* [TO BE DONE]:
Transcribe the entries below exactly as they appear, starting at the line that contains "From farthest to" and stopping after the line that contains "4. the green grass at pixel 176 204".

* [LISTING]:
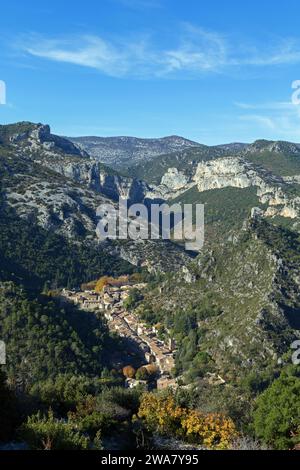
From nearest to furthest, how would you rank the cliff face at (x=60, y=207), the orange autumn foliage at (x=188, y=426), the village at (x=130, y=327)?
the orange autumn foliage at (x=188, y=426) → the village at (x=130, y=327) → the cliff face at (x=60, y=207)

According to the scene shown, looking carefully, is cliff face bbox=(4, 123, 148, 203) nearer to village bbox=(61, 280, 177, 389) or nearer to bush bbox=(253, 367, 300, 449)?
village bbox=(61, 280, 177, 389)

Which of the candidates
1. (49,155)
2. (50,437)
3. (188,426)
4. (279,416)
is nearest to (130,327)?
(279,416)

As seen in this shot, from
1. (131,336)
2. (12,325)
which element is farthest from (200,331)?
(12,325)

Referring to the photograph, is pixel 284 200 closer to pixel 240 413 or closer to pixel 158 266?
pixel 158 266

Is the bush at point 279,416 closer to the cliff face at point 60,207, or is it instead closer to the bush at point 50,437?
the bush at point 50,437

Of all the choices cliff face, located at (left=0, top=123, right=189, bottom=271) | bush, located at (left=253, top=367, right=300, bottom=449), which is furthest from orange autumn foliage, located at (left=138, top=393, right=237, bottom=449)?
cliff face, located at (left=0, top=123, right=189, bottom=271)

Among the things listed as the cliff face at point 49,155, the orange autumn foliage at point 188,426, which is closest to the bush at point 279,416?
the orange autumn foliage at point 188,426

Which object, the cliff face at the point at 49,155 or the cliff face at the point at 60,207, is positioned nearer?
the cliff face at the point at 60,207

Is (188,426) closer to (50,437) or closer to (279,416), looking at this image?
(279,416)
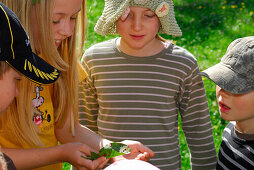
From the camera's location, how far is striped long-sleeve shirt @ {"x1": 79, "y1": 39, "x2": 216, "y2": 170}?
3330 millimetres

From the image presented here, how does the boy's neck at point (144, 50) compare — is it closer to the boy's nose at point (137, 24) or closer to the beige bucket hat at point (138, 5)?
the beige bucket hat at point (138, 5)

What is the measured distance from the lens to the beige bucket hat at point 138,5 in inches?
124

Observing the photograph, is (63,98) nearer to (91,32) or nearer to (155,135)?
(155,135)

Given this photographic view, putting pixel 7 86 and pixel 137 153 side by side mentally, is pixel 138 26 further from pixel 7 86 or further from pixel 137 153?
pixel 7 86

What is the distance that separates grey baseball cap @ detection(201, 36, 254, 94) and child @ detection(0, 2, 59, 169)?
4.26ft

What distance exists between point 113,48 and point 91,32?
5.07 metres

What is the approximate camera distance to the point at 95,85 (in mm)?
3459

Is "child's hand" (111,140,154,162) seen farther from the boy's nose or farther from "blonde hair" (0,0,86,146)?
the boy's nose

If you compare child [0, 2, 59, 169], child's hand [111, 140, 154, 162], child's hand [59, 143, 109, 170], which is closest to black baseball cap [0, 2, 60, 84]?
child [0, 2, 59, 169]

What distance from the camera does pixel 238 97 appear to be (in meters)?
2.84

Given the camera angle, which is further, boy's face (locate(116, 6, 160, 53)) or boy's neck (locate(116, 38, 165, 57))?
boy's neck (locate(116, 38, 165, 57))

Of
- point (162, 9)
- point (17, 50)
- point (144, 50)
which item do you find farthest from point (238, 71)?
point (17, 50)

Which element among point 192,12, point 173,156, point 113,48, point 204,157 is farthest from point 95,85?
point 192,12

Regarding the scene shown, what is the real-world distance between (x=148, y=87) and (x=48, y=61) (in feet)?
3.07
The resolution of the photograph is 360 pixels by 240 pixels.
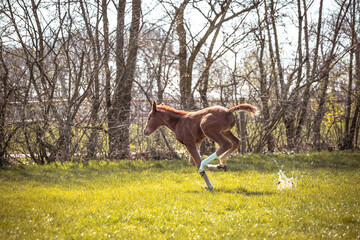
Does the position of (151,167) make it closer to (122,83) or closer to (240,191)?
(122,83)

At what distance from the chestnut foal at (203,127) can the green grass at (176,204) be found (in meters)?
0.74

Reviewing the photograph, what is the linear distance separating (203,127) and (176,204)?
1775 millimetres

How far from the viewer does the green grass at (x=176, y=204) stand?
4.88 meters

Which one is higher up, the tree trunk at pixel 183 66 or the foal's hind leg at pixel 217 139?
the tree trunk at pixel 183 66

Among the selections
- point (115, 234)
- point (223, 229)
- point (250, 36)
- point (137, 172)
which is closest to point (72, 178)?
point (137, 172)

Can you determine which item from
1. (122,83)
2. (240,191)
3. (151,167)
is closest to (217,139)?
(240,191)

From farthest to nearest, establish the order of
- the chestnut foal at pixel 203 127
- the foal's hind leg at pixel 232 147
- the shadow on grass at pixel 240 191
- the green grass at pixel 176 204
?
1. the foal's hind leg at pixel 232 147
2. the chestnut foal at pixel 203 127
3. the shadow on grass at pixel 240 191
4. the green grass at pixel 176 204

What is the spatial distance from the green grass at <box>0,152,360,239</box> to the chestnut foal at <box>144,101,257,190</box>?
0.74 m

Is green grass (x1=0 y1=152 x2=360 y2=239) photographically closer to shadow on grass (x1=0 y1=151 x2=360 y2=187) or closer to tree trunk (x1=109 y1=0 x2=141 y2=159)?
shadow on grass (x1=0 y1=151 x2=360 y2=187)

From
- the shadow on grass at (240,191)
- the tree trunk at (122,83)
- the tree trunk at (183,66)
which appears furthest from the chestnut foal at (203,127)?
the tree trunk at (183,66)

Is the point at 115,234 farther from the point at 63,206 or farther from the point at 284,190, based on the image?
the point at 284,190

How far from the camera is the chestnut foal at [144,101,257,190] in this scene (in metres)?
7.23

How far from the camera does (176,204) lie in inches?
248

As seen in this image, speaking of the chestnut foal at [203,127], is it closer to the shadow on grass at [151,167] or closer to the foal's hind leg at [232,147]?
the foal's hind leg at [232,147]
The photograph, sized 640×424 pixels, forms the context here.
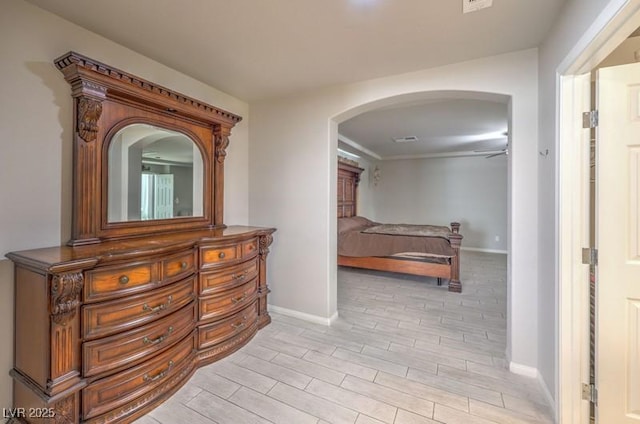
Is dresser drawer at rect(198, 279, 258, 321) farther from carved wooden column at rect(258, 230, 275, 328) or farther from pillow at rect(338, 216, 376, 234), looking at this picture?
pillow at rect(338, 216, 376, 234)

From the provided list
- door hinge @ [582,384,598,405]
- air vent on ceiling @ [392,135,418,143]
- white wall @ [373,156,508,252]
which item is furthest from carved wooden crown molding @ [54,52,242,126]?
white wall @ [373,156,508,252]

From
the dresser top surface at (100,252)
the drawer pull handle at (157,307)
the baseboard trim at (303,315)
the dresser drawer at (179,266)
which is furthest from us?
the baseboard trim at (303,315)

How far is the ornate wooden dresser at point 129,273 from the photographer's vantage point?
1353 mm

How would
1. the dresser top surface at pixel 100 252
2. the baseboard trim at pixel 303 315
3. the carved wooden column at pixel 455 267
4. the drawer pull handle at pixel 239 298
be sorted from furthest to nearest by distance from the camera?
the carved wooden column at pixel 455 267 < the baseboard trim at pixel 303 315 < the drawer pull handle at pixel 239 298 < the dresser top surface at pixel 100 252

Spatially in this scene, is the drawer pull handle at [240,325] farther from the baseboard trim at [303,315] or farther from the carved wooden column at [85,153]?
the carved wooden column at [85,153]

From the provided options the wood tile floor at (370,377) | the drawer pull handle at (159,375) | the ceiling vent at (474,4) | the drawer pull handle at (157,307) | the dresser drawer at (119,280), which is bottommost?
the wood tile floor at (370,377)

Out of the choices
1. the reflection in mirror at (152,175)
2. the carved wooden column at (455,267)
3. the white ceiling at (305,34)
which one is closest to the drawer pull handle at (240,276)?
the reflection in mirror at (152,175)

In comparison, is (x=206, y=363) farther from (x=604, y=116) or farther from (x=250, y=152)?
(x=604, y=116)

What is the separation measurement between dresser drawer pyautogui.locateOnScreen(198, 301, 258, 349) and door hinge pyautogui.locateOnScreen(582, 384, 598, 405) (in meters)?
2.34

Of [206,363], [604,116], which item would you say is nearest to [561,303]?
[604,116]

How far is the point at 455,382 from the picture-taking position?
191cm

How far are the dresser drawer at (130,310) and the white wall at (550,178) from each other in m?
2.38

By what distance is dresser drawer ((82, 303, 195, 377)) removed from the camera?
57.0 inches

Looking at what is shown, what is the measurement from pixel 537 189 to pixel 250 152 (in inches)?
108
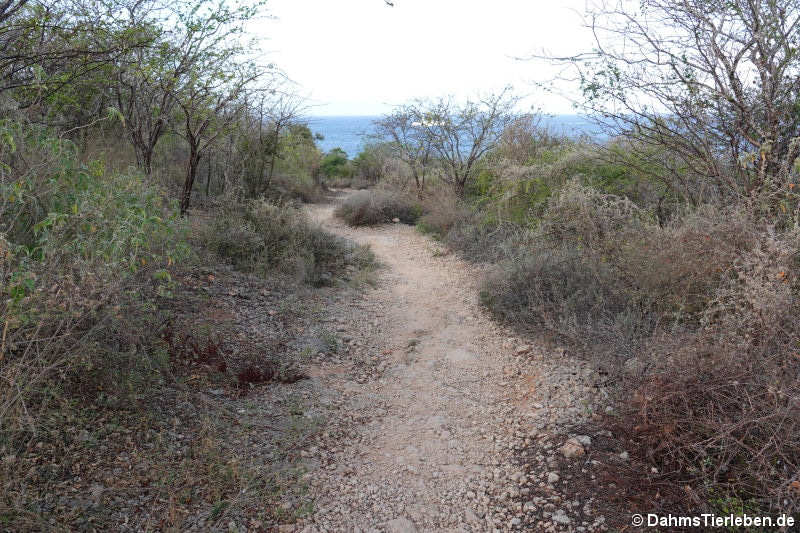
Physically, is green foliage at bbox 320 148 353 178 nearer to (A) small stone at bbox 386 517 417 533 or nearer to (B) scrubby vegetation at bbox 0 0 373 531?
(B) scrubby vegetation at bbox 0 0 373 531

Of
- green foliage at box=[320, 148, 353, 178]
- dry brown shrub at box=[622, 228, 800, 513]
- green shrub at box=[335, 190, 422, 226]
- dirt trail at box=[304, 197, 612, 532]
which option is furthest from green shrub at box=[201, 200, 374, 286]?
green foliage at box=[320, 148, 353, 178]

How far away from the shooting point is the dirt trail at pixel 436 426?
9.90 feet

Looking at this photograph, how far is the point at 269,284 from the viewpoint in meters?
6.30

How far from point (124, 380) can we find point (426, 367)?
2.53m

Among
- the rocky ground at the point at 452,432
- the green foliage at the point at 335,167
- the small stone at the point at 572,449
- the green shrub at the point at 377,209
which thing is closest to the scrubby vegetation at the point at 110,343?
the rocky ground at the point at 452,432

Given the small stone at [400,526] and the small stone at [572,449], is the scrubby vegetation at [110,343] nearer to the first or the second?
the small stone at [400,526]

* [PROBLEM SOLUTION]:
From farthest to nearest, establish the order of
- the chestnut foal at pixel 203 127
- the foal's hind leg at pixel 232 147
- the shadow on grass at pixel 240 191
- the green grass at pixel 176 204
?
1. the foal's hind leg at pixel 232 147
2. the chestnut foal at pixel 203 127
3. the shadow on grass at pixel 240 191
4. the green grass at pixel 176 204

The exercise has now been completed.